▶ YOUR INSTRUCTIONS: Everything from the first line of the records below through the line containing "common name: plains zebra" is to be retyped exactly; leave out the rest.

#### EXERCISE INPUTS

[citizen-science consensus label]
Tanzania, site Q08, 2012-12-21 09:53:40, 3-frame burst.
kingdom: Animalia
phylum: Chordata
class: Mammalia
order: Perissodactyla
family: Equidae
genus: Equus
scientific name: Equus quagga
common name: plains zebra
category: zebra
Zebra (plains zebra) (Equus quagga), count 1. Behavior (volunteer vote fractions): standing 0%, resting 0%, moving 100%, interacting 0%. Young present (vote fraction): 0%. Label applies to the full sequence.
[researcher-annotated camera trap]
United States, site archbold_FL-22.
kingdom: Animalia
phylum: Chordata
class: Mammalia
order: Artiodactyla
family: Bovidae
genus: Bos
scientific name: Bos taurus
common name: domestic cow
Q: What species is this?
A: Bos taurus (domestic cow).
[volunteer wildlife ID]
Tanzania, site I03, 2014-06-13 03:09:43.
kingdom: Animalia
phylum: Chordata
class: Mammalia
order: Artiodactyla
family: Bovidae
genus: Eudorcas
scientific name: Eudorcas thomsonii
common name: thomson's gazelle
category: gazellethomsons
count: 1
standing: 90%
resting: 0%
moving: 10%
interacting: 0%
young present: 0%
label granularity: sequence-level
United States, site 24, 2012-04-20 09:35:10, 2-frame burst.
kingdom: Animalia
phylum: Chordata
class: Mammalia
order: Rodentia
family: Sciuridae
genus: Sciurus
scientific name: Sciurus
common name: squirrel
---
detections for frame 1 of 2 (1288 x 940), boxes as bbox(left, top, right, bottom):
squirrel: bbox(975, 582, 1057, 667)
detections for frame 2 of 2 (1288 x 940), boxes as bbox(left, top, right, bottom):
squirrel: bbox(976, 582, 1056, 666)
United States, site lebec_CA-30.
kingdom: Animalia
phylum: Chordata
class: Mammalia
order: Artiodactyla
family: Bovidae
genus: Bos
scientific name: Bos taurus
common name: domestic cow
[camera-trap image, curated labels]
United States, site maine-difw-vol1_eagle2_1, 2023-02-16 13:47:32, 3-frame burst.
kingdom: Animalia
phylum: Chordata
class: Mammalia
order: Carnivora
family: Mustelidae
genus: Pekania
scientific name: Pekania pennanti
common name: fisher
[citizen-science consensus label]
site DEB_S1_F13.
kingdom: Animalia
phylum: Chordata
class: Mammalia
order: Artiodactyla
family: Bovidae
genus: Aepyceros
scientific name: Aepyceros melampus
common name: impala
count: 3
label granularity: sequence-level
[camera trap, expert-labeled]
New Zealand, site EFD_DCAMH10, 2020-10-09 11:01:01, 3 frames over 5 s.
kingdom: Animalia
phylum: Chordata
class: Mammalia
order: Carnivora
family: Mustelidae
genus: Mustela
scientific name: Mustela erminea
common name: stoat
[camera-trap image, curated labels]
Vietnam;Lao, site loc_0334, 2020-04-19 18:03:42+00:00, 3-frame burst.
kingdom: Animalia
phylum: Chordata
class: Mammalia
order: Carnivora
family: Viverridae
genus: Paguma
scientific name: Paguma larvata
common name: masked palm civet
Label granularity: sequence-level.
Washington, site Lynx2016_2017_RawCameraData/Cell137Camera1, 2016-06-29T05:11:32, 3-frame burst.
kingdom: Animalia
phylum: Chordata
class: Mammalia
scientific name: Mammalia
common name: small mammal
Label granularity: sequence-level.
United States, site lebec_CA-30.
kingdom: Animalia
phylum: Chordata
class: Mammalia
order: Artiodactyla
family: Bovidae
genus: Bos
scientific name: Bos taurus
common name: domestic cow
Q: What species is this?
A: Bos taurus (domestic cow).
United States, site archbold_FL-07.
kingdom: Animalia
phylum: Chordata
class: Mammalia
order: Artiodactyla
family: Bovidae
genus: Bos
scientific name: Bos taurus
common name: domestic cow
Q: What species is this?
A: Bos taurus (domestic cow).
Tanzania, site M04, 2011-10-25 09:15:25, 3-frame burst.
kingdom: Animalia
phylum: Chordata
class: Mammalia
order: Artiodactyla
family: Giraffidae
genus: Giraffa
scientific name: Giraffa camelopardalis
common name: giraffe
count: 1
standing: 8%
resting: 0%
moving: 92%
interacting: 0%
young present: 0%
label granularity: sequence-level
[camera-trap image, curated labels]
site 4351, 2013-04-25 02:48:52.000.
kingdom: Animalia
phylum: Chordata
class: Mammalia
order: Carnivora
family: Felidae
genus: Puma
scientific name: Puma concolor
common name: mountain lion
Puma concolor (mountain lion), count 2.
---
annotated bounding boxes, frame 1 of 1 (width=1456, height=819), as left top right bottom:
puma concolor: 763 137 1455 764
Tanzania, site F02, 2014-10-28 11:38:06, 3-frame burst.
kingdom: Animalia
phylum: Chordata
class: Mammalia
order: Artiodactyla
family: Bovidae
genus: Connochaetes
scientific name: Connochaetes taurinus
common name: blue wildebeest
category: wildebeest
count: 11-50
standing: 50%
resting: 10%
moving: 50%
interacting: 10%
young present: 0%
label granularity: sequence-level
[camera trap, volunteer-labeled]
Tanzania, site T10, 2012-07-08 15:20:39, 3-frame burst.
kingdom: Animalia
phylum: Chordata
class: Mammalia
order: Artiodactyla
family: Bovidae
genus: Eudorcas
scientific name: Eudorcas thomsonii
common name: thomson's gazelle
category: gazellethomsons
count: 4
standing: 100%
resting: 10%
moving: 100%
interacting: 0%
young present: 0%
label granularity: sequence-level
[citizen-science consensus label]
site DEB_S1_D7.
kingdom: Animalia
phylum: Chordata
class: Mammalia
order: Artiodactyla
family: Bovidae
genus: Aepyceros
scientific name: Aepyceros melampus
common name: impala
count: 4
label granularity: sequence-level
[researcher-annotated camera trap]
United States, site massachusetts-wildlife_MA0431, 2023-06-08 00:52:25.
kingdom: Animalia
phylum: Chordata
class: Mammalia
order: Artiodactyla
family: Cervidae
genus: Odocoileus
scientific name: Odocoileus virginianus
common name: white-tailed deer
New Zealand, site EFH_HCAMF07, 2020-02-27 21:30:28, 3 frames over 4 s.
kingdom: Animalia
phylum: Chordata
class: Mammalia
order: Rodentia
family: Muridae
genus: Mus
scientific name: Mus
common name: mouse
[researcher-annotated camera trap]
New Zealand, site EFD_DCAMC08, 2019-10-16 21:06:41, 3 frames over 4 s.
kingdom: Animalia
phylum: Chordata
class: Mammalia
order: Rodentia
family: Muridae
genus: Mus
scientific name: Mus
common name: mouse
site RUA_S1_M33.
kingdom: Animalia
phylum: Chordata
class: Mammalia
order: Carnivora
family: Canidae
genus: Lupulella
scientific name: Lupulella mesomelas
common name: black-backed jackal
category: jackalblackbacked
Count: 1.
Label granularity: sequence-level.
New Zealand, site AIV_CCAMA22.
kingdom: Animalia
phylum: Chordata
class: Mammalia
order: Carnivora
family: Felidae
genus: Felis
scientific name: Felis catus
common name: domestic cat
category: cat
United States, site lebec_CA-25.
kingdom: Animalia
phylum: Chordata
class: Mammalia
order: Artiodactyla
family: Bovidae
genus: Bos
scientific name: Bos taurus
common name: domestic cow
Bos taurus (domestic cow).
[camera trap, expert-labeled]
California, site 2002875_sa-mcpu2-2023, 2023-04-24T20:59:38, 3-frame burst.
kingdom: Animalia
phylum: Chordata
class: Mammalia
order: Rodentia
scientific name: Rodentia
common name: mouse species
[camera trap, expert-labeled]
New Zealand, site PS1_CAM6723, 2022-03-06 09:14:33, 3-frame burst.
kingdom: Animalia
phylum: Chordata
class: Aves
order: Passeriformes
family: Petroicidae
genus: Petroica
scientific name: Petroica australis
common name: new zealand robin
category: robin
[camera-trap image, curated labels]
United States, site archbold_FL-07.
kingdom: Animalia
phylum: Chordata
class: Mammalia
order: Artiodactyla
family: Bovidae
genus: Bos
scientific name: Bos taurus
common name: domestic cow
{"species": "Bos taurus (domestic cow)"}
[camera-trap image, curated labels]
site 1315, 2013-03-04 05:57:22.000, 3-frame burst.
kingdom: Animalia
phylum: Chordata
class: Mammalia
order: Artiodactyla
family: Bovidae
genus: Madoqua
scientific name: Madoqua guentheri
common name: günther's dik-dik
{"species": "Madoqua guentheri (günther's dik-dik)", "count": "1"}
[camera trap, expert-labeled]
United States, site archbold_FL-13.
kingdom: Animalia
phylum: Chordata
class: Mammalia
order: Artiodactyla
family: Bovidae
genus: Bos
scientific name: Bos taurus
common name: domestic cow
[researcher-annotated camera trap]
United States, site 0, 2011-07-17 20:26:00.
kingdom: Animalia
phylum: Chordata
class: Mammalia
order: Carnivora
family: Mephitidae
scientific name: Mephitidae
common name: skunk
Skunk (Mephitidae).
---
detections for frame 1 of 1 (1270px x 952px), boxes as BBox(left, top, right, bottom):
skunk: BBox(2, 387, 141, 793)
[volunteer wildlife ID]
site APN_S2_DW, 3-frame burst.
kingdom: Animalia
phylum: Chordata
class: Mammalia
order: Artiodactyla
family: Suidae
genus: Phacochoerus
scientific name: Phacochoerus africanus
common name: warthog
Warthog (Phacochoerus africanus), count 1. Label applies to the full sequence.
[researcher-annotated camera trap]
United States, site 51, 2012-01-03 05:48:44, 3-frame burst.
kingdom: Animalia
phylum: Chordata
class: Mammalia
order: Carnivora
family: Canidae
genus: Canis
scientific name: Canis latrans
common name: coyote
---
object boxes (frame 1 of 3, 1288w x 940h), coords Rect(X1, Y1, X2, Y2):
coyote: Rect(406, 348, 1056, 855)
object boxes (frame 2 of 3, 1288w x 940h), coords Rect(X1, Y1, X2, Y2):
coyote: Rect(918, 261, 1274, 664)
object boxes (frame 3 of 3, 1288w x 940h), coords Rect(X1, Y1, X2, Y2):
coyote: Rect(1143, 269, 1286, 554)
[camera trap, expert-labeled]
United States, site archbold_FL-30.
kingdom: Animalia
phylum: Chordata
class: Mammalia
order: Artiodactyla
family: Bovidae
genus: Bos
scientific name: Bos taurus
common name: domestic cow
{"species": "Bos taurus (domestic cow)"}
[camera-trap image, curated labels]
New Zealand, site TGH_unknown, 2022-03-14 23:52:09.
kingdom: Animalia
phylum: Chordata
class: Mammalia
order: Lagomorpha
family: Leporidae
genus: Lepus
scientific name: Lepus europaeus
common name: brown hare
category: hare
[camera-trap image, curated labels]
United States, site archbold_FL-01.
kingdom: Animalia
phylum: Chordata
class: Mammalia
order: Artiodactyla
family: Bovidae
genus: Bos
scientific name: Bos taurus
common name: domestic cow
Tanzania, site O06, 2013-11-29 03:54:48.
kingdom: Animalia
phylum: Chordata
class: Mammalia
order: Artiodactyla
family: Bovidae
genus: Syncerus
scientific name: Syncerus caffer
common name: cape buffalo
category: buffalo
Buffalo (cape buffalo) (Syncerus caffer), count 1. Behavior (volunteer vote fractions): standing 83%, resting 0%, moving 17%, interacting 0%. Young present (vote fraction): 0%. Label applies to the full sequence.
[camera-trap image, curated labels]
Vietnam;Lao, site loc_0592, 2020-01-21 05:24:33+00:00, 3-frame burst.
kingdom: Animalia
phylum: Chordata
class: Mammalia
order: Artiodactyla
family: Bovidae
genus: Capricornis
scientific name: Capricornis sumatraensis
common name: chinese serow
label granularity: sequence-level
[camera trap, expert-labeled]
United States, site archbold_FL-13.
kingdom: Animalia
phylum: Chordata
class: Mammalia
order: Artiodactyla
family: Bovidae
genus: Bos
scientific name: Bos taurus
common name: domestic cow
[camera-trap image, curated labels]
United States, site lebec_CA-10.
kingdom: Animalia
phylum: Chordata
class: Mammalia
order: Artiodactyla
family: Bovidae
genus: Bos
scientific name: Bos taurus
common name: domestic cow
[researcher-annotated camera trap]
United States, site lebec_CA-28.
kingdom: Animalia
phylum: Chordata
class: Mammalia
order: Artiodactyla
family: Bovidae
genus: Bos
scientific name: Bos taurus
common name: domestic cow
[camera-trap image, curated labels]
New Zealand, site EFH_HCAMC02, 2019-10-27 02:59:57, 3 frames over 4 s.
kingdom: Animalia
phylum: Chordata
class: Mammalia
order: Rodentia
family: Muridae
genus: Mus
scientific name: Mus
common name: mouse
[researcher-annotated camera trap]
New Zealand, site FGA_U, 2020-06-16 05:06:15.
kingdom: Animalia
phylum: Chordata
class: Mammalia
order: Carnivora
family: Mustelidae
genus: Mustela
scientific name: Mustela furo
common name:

########

▶ RESPONSE FOR THIS EXERCISE:
[citizen-science consensus label]
Tanzania, site Q08, 2012-12-21 09:53:40, 3-frame burst.
kingdom: Animalia
phylum: Chordata
class: Mammalia
order: Perissodactyla
family: Equidae
genus: Equus
scientific name: Equus quagga
common name: plains zebra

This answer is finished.